Here Is Why Nigerians Are Scared of Covid 19

Here Is Why Nigerians Are Scared of Covid 19

The second Victory Ovuoreoyen heard he had Lassa infection, he thought it was the end. The merchant could scarcely walk and dreaded for his life when confessed to the Federal Medical Center in the city of Owo in southwestern Nigeria. He had a temperature, was retching and had extreme looseness of the bowels.

However, following four days in a disconnection ward, the gaunt patient can now sit upstanding on his medical clinic bunk, one of a handful of the patients in the hospital sufficiently able to talk. "Before I became sick, I was unable to count my bones like this. I lost such a lot of weight," he expresses, pointing at his clavicles obviously appearing under his free mustard-shaded shirt.

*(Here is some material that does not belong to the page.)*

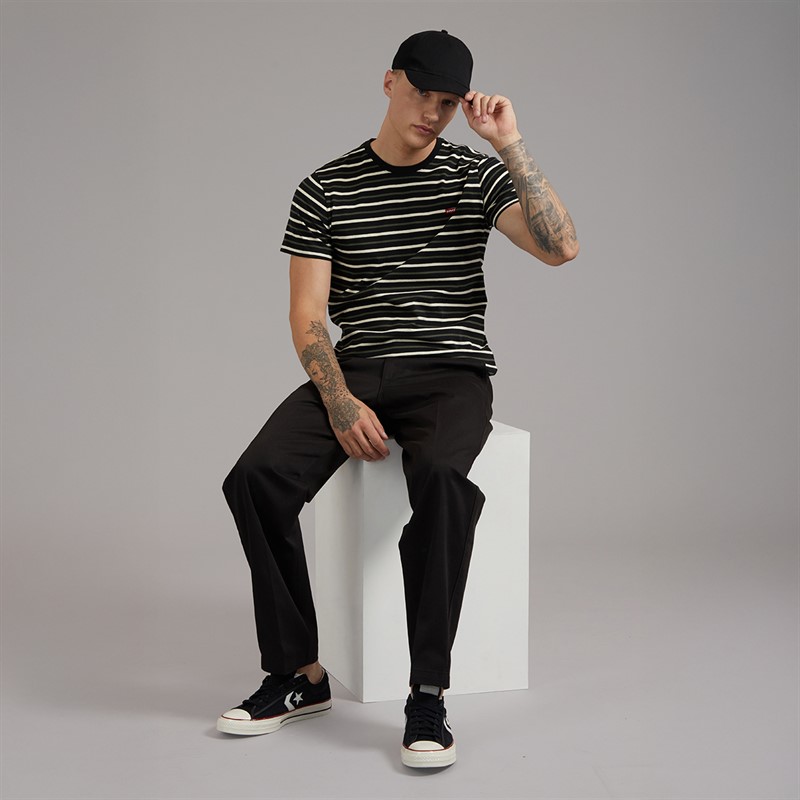Levi's Mens Original Housemark T-Shirt Andor Stripe Jet Black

Specialists have guaranteed the 48-year-elderly person that he will recuperate from the sickness, an intense haemorrhagic illness like Ebola. He is fortunate. Albeit 80% of those tainted don't get extremely sick from the infection and most cases go undiscovered, the demise rate among the people who end up in medical clinic is 15%, as per the World Health Organization. With a hatching time of somewhere in the range of two and 21 days, serious side effects can begin showing seven days into the ailment.

Lassa fever brings down the platelet include in the blood and its capacity to clump, causing inward dying. Lethal organ disappointment can follow in no time.

Early side effects incorporate head and muscle throbs, sore throat, queasiness and fever. At first, they are unclear from the side effects of jungle fever, a typical illness in the district. The research center of this clinic in Owo is the only one in the express that plays out the Lassa demonstrative blood tests and the outcomes are just accessible following two days. This mix of variables frequently prompts Lassa being found at a late stage, which makes it harder to treat.